Humanity was intended to have dominion over the earth (Genesis 1:26), and there is still a sense in which we do. We are stewards of God’s creation. Yet, the point of these passages seems to be this: because humanity rebelled against God, God made the creation “rebel” against humanity. We experience thistles, thorns, and weeds. We experience droughts, storms, and calamities. We can only ponder how different life in the Garden of Eden would have been. But the frustrations, calamities, and the decay of death are our present experiences of this curse.
Because of the death of Christ, God will some day make all things new: “He will wipe away every tear from their eyes, and death shall be no more, neither shall there be mourning, nor crying, nor pain anymore, for the former things have passed away.” (Revelation 21:4 ESV) In hope, we look forward to the reverse of the curse.


The Death of Christ

December 6, 2013

“For the wages of sin is death…” (Romans 6:23) Physical death is the consequence of sin entering the world. Because of sin we are spiritually “dead in the trespasses and sins” (Ephesians 2:1) outside of Christ. And if left uncorrected, this leads to eternal separation from God, what Revelation calls “the second death” (Revelation 21:8).

Someone may ask, “Why can’t God just forgive us? Why should anyone die on account of sin, including Jesus?”

In explaining the meaning of the death of Christ, Paul states: “It was to show his righteousness at the present time, so that he might be just and the justifier of the one who has faith in Jesus” (Romans 3:26, ESV). God’s own character is at stake in this business of forgiveness.

Suppose a defendant has a trial before a judge. All the evidence points to the defendant being a criminal worthy of punishment, but the judge lets him off. We would not consider such a judge to be just. We would question his character.

In the same way, God’s own justice demanded a substitute, a sacrifice. Paul uses three key terms in his explanation of the death of Christ (Romans 3:21-26): justified, redemption, and propitiation (the NIV’s “sacrifice of atonement”).

Propitiation is a sacrifice that averts wrath. Such a sacrifice satisfies the laws demands. It also involves substitution. The substitute takes our place and receives the wages of sin in our behalf.

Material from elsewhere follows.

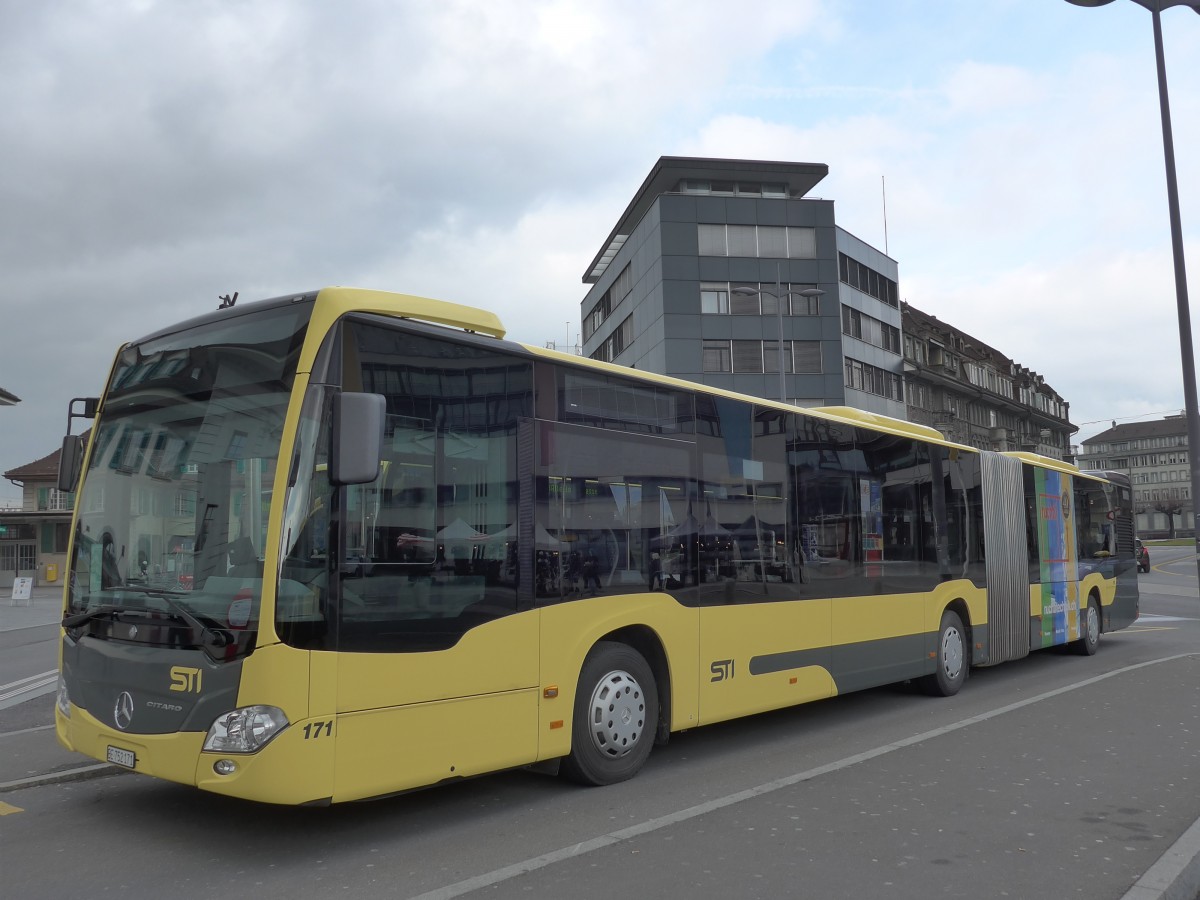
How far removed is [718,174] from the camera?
48.5 m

Redemption is the payment of a price to set someone free. The debt owed is the wages of sin, which would lead to our eternal punishment. In the death of Christ, he paid our debt.

Justified is a law court term, the rendering of a favorable verdict. The charges are dropped against us in Christ, not because we are innocent, but because the demands of the law have been satisfied by our substitute. The debt we owe has been paid.

Humanity has a sin problem. If uncorrected, it leads to eternal separation from God. It even posed a problem for God: how to remain just and yet forgive. These problems find their solution in the death of Christ.